I remember January 28, 1986 like it was yesterday. I was 11 years old and in Mrs. Smith's science class. Anticipation had built for weeks as Mrs. Smith talked about outer space, planets, space exploration and how science experiments could be done in those situations.
Shortly before lunch Mrs. Smith turned on the televisions that had been placed in the classroom for the special event. She was excited. Her excitement bubbled over into her students. And we watched with awe as the Space Shuttle Challenger launched into a wide blue sky. And then our little faces watched in horror as dreams exploded in front of our eyes.
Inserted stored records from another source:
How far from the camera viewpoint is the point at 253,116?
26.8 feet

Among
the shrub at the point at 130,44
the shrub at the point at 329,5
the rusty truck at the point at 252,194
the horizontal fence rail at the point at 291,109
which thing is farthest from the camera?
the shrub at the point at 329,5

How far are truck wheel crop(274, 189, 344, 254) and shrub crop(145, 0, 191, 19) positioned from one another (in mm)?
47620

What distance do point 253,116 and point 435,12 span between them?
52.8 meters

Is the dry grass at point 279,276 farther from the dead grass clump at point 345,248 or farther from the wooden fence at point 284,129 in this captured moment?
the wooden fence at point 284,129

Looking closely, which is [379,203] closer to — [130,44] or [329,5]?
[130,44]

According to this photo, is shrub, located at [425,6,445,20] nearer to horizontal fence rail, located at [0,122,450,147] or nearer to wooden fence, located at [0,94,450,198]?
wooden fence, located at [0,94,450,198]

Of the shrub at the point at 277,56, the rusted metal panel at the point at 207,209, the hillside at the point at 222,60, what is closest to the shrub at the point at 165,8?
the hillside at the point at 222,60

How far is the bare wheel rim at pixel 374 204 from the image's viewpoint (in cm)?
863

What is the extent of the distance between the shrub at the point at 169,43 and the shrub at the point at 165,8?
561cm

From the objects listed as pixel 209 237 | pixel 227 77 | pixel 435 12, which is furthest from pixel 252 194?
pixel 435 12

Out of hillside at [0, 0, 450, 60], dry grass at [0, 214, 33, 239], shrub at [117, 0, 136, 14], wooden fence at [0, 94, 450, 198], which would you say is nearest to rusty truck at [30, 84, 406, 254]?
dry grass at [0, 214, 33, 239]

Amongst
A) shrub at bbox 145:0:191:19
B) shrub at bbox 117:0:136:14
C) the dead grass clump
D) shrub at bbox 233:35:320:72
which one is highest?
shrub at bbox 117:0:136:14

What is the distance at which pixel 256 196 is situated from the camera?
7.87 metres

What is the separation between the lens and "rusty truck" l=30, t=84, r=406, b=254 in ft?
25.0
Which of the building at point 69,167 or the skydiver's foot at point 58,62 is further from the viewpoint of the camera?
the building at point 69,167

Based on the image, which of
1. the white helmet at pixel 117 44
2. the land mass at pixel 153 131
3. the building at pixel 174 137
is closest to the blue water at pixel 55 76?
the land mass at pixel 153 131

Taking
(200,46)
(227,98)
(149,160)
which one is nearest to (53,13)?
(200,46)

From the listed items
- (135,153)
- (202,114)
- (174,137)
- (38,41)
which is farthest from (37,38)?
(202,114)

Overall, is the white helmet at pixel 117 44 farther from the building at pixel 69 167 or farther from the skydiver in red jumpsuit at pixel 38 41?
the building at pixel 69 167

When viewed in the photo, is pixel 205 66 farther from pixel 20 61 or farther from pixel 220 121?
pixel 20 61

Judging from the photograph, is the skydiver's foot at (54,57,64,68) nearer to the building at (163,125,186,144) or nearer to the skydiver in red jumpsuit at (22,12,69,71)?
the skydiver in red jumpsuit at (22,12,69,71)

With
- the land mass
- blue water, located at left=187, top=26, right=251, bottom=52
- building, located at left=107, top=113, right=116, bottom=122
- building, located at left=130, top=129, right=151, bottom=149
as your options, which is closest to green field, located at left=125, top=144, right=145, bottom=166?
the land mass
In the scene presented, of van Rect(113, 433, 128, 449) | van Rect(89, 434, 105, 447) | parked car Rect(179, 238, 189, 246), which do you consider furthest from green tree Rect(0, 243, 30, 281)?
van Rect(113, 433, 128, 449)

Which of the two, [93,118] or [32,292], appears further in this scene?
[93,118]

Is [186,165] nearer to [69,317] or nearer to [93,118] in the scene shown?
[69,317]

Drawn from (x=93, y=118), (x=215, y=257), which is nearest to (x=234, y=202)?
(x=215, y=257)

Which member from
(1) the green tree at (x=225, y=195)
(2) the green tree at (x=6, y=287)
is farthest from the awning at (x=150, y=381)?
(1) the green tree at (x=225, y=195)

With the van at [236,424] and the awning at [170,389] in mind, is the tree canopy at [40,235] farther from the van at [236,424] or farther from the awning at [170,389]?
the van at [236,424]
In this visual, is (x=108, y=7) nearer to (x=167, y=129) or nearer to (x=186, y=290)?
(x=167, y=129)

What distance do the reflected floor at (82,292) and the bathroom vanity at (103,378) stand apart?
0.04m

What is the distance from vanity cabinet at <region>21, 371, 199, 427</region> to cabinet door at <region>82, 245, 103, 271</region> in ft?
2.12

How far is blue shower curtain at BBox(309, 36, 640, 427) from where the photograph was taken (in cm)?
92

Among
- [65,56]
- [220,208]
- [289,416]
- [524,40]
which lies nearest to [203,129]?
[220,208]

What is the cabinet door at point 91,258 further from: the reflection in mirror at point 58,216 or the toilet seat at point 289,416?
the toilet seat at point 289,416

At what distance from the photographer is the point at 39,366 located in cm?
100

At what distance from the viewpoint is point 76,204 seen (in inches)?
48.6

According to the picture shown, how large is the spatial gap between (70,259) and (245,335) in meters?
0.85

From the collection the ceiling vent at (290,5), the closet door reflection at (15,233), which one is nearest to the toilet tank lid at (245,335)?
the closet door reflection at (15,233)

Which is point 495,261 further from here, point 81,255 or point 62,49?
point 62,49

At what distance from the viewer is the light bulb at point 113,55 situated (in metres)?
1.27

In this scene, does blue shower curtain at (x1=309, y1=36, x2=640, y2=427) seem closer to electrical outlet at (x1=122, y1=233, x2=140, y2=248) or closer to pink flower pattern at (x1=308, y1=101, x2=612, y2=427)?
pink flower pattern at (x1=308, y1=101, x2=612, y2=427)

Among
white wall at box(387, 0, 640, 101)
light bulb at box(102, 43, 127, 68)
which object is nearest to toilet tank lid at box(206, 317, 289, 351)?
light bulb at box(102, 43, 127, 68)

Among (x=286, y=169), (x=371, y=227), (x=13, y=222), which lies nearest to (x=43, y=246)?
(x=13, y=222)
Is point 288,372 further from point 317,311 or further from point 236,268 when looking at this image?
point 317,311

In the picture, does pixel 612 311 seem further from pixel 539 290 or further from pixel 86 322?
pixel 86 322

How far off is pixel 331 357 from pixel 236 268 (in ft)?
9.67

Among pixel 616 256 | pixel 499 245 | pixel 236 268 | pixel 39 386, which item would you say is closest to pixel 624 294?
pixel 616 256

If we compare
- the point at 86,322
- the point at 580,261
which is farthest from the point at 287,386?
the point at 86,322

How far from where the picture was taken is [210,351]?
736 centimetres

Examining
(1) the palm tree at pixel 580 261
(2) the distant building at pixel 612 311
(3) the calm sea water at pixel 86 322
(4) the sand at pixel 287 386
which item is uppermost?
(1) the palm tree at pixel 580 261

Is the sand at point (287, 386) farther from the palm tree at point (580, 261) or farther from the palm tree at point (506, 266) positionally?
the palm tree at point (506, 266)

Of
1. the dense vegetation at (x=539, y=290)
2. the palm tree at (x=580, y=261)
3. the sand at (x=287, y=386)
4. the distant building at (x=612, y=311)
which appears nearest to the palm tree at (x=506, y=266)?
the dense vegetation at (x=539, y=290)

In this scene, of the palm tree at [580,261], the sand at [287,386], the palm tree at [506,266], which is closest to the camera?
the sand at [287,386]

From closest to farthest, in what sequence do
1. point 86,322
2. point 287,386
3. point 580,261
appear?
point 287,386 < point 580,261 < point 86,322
We quickly learned terms like "O-ring" and "rocket boosters." We learned how their failure led to the loss of seven lives. And even as middle school kids we realized that the nation had suffered a great loss. It was the first national disaster that I remember. And when the scene replayed in 2003 with the explosion of the Discovery, we all wept again.
It was later in the afternoon that we took comfort in our parent's explanations of tragedies. And we turned to President Reagan for an explanation. He reassured us saying, "The crew of the space shuttle Challenger honored us by the manner in which they lived their lives. We will never forget them, nor the last time we saw them, this morning, as they prepared for their journey and waved goodbye and "slipped the surly bonds of earth" to "touch the face of God."
25 years later and it it still feels like yesterday.